Excerpts of spatial question data:
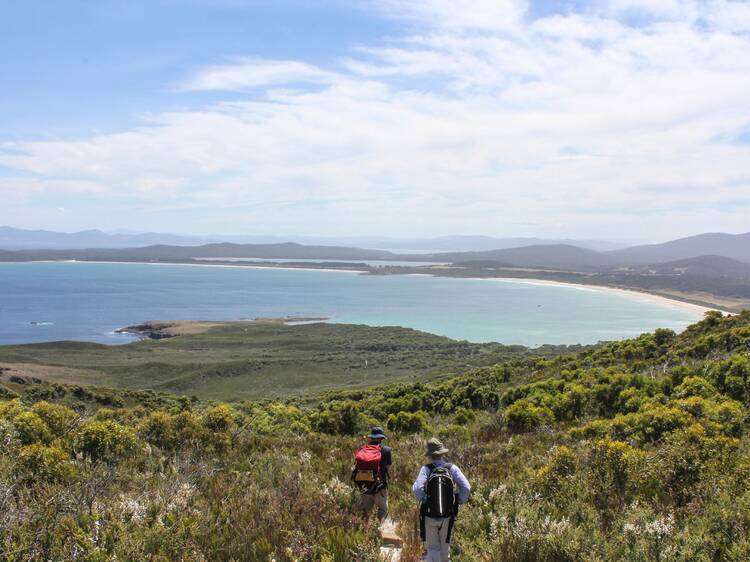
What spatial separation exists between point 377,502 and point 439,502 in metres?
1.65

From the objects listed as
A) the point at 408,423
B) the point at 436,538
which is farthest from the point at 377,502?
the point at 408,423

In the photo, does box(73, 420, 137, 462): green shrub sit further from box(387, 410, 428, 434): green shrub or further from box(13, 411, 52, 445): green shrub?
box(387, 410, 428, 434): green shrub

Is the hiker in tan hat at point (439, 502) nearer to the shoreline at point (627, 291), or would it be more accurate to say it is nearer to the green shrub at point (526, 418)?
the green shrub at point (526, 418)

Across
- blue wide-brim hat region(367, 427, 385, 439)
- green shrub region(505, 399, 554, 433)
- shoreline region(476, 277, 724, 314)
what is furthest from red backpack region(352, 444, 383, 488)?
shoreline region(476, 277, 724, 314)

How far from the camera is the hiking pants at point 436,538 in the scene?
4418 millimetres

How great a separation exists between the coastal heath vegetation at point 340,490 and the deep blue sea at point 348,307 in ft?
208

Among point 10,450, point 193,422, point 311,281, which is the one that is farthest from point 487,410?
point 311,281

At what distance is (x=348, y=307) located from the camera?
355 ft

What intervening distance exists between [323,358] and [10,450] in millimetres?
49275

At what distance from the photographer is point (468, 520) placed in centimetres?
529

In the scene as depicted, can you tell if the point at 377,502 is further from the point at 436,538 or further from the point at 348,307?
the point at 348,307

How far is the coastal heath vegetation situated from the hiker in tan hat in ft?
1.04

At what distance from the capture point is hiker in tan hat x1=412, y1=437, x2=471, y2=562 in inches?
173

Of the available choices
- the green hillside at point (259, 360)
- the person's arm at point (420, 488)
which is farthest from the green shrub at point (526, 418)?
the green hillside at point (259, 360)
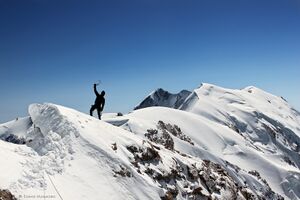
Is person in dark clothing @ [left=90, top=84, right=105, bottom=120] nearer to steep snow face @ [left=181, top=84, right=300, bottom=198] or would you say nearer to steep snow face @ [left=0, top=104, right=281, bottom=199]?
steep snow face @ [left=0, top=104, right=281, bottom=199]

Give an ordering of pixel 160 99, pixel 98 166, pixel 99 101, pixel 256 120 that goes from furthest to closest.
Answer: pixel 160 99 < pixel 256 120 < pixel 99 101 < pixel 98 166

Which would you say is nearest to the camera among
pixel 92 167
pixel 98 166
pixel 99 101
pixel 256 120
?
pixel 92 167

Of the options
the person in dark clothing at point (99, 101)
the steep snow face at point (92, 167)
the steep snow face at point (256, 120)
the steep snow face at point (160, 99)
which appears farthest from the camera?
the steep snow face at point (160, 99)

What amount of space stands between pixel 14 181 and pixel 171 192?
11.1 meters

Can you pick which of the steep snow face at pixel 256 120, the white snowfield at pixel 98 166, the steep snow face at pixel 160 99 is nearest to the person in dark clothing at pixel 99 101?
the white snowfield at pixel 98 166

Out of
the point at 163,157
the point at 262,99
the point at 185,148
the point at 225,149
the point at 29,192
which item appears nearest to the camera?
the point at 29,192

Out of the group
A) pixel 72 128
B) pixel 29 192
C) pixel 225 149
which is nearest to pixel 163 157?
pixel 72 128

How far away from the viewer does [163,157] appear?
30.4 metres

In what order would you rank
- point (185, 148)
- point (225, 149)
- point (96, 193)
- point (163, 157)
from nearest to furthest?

BRIEF — Return, word for word, each line from the line that contains "Out of the group" to the end of the listing above; include both end lines and nothing else.

WRITTEN ANSWER —
Out of the group
A) pixel 72 128
B) pixel 29 192
C) pixel 225 149
which is nearest to pixel 163 157?
pixel 72 128

How far away from the viewer does [163,157] appear?
30.4 metres

In what order would you rank
- point (185, 148)
- point (225, 149)
- point (96, 193)
- point (163, 157)
from nearest to furthest?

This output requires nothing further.